Good-bye to the Nihilist CEO as President trend. One of the things I was most interested in seeing in the 2020 election was a reversal of the “Nihilist CEO” trend. I call it this because it basically came to be the overriding zeitgeist of the Trump presidency. Initially, Trump was interested in simply governing as a conservative President, but with a real agenda and goals. As mentioned before with the term “Trumpism,” this more traditional approach did not sit well with the radical conservatives that felt responsible for putting him in office. For them, ‘draining the swamp’ was not a process of replacing liberals with conservatives: it meant literally and figuratively razing the Washington DC establishment to the ground and salting over the earth so that nothing could ever politically grow again. This is why so many Trump appointments to the Cabinet and to major agencies were given to people who had literally spent their professional careers working against those very agencies. So, we had anti-environmentalists in charge of the EPA; an Education secretary who wanted to dismantle public education; energy appointments wedded to fossil fuels and wholly disinterested in new energy resources. The list goes on and on. In each case, what became obvious, was that those who were the most fervent for Trump were de facto anarchists about Washington, so deep-rooted was their hatred for DC. With Biden’s clear victory and his own long career in politics, it is obvious this approach will get jettisoned to the wayside. It is a return to expertise. A return to experience and traditionalism. The Trump clowns are exiting. Time will tell if they are simply replaced by Biden clowns or by true experts looking to work hard for the nation.

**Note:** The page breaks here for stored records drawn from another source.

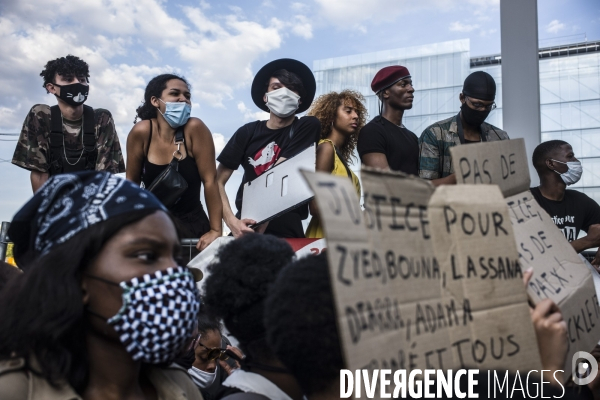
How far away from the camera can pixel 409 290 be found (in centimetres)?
131

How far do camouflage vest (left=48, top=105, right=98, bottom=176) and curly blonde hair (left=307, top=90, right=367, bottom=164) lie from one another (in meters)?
1.85

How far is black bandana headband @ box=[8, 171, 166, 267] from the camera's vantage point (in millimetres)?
1768

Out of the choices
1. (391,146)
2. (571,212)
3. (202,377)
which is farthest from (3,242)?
(571,212)

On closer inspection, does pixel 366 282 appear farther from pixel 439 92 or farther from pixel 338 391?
pixel 439 92

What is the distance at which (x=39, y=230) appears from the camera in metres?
1.79

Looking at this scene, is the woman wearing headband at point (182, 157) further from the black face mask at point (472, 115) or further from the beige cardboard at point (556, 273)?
the beige cardboard at point (556, 273)

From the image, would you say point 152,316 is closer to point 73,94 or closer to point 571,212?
point 73,94

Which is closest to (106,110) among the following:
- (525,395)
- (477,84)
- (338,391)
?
(477,84)

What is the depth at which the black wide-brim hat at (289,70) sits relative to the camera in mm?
4902

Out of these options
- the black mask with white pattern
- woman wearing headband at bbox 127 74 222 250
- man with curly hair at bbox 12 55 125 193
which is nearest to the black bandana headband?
the black mask with white pattern

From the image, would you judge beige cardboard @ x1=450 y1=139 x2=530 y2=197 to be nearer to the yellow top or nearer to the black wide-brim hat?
the yellow top

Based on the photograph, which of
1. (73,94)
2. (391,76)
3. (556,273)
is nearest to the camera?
(556,273)

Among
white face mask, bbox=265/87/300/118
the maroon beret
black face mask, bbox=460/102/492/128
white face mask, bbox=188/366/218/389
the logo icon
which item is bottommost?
white face mask, bbox=188/366/218/389

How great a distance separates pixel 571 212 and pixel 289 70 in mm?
2578
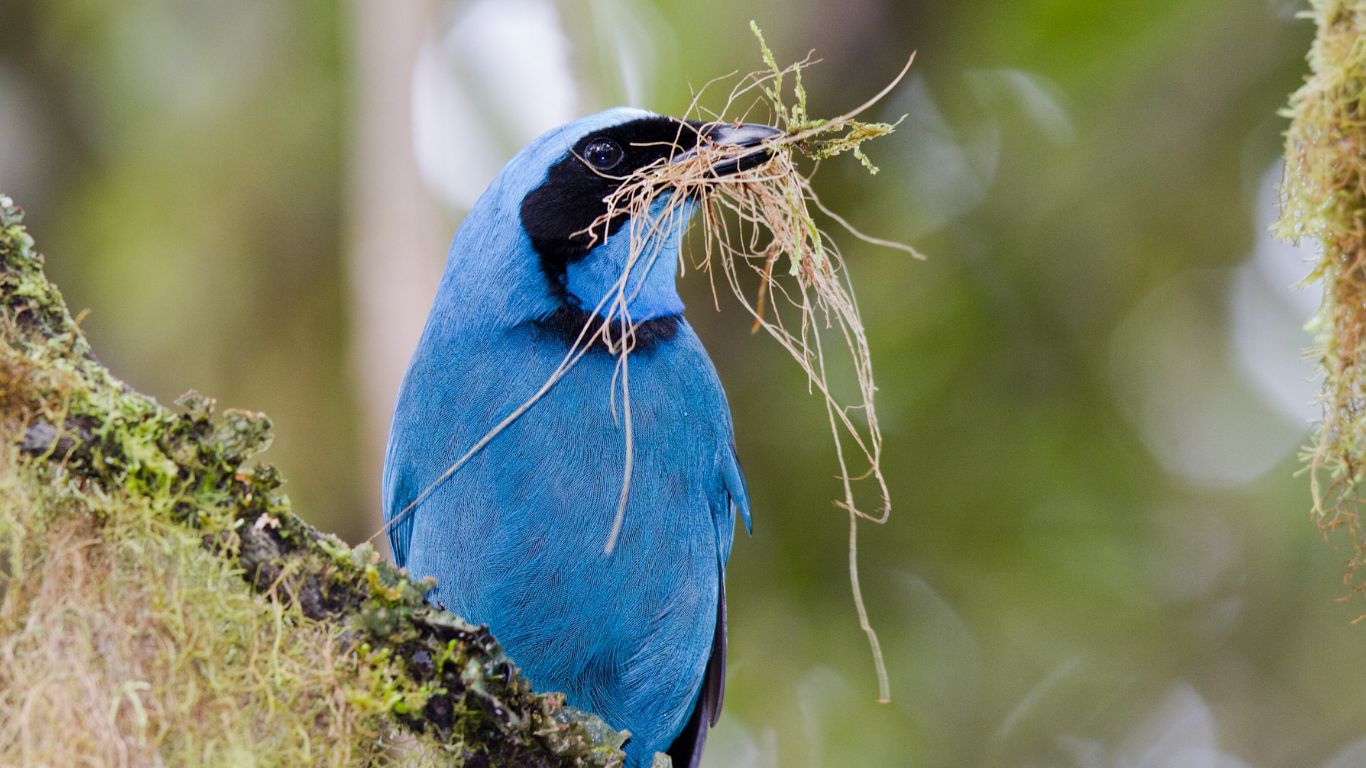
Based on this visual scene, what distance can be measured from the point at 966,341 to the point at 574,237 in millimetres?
3589

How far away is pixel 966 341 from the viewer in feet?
23.5

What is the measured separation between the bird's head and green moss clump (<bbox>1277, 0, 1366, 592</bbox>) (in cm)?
170

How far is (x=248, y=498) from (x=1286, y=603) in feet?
19.5

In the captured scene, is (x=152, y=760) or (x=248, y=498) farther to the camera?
(x=248, y=498)

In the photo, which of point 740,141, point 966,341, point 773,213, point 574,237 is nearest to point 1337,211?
point 773,213

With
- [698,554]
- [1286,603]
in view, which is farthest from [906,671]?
[698,554]

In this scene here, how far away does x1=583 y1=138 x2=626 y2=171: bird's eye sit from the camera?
13.7 feet

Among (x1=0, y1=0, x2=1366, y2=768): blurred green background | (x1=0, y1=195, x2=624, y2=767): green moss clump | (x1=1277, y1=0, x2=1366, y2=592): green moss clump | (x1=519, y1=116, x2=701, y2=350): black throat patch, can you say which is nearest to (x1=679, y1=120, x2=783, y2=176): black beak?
(x1=519, y1=116, x2=701, y2=350): black throat patch

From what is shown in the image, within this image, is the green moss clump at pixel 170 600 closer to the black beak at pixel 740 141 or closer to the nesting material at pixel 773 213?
the nesting material at pixel 773 213

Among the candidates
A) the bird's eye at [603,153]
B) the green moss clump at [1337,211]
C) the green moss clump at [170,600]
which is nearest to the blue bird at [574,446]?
the bird's eye at [603,153]

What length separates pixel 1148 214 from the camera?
7227 mm

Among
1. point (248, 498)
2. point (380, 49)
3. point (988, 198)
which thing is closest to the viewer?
point (248, 498)

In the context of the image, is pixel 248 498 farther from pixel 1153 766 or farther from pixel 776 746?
pixel 1153 766

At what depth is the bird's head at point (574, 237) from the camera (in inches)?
159
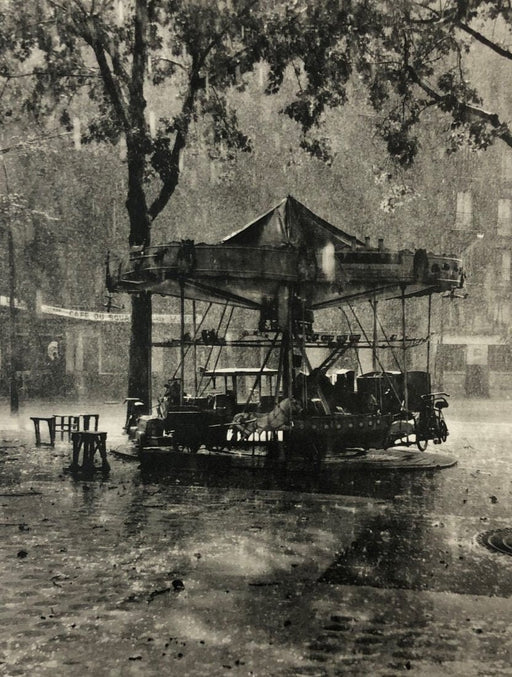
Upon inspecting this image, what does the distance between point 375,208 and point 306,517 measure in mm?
32036

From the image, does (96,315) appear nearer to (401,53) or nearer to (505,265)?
(505,265)

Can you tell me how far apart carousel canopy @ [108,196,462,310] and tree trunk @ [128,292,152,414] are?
300cm

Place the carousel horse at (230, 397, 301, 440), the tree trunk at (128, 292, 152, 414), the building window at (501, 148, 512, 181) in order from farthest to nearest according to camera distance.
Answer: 1. the building window at (501, 148, 512, 181)
2. the tree trunk at (128, 292, 152, 414)
3. the carousel horse at (230, 397, 301, 440)

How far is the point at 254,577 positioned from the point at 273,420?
6092mm

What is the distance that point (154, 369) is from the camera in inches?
1592

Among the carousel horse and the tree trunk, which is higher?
the tree trunk

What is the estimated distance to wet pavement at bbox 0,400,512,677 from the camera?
193 inches

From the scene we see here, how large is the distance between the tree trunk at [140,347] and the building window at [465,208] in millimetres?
30600

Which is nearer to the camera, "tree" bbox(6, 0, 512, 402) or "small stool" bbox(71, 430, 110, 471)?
"tree" bbox(6, 0, 512, 402)

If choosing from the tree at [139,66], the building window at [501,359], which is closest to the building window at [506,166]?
the building window at [501,359]

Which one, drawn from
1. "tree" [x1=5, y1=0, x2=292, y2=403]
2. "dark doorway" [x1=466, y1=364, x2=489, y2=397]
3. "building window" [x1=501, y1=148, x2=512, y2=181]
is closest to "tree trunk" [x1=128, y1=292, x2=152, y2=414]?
"tree" [x1=5, y1=0, x2=292, y2=403]

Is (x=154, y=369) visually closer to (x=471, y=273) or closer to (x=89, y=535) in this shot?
(x=471, y=273)

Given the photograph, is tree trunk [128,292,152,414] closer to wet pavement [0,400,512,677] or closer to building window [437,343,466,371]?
wet pavement [0,400,512,677]

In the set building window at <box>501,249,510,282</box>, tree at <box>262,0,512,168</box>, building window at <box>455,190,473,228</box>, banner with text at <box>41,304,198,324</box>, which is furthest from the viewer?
building window at <box>501,249,510,282</box>
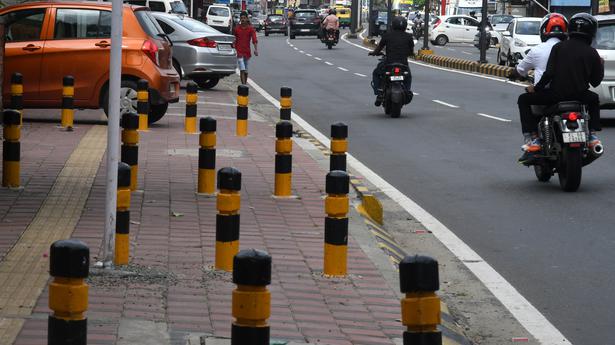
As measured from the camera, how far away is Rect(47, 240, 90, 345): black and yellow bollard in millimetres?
4289

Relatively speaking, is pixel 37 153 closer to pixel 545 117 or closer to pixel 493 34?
pixel 545 117

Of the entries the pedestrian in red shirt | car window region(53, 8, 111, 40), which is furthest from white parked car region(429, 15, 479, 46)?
car window region(53, 8, 111, 40)

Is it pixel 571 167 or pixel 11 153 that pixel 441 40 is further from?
pixel 11 153

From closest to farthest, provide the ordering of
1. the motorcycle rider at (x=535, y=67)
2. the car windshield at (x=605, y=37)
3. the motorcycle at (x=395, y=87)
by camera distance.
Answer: the motorcycle rider at (x=535, y=67), the car windshield at (x=605, y=37), the motorcycle at (x=395, y=87)

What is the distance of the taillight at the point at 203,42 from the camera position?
27.6 meters

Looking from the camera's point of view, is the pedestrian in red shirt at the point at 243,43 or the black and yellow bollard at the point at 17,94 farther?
the pedestrian in red shirt at the point at 243,43

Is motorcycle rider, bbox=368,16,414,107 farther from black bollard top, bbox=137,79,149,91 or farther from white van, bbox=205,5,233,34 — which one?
white van, bbox=205,5,233,34

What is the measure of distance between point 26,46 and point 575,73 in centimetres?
827

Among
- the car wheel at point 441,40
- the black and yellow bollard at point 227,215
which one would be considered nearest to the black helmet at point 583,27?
the black and yellow bollard at point 227,215

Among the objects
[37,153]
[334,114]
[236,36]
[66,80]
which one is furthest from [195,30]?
[37,153]

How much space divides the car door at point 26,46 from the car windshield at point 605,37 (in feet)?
27.7

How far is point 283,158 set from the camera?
11.3 meters

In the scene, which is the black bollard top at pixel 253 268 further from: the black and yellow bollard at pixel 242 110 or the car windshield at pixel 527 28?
the car windshield at pixel 527 28

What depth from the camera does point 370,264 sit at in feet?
28.1
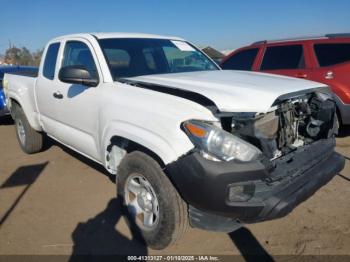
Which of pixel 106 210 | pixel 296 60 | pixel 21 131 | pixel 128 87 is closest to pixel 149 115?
pixel 128 87

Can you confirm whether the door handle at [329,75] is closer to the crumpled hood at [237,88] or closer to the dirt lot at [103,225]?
the dirt lot at [103,225]

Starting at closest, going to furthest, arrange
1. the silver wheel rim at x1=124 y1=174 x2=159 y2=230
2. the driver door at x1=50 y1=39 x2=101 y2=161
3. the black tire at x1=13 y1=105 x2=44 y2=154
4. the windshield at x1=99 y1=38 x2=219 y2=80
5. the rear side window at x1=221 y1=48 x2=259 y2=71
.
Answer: the silver wheel rim at x1=124 y1=174 x2=159 y2=230 → the driver door at x1=50 y1=39 x2=101 y2=161 → the windshield at x1=99 y1=38 x2=219 y2=80 → the black tire at x1=13 y1=105 x2=44 y2=154 → the rear side window at x1=221 y1=48 x2=259 y2=71

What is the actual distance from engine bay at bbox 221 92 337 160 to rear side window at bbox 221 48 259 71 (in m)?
3.74

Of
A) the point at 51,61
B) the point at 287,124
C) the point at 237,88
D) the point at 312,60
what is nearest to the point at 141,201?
the point at 237,88

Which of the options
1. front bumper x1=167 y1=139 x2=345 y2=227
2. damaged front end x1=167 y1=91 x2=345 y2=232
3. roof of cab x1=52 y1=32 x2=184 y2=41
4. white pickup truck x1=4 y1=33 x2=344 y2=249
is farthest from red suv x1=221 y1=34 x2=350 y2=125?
front bumper x1=167 y1=139 x2=345 y2=227

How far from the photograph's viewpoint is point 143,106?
294 cm

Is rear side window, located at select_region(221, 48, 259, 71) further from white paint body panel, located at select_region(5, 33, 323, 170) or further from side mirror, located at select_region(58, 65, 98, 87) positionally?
side mirror, located at select_region(58, 65, 98, 87)

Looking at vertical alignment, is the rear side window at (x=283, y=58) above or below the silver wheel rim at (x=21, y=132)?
above

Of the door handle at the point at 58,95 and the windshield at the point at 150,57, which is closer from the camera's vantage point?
the windshield at the point at 150,57

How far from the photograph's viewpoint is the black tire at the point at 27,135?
5805 mm

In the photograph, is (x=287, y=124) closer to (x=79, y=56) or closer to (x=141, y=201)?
(x=141, y=201)

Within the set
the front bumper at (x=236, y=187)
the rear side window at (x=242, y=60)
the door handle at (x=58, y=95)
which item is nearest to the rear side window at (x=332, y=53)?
the rear side window at (x=242, y=60)

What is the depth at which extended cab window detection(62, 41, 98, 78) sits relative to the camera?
390 cm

Ironic justice: the Electoral College Vote Count. Finally, it is deeply ironic that, in the end, the electoral college vote for Biden vs. Trump in 2020 will almost be a perfect inverse mirror of Trump vs. Clinton in 2016. Trump may have lost the popular vote in 2016, but he was always adamant that his electoral college win (304 to 227) was so “lopsided” that it meant he was sent to the White House with a decided mandate. Well, when all the votes are finally counted and verified in 2020, the electoral count will most likely be Biden 303 to Trump 228. This is why his claims of election fraud or malfeasance are so empty and ridiculous. Not only did Trump once again lose the popular vote (by a wider margin this time), he lost the electoral college vote by the same margin he claimed brought him so much political legitimacy in 2016. Ironic justice, indeed.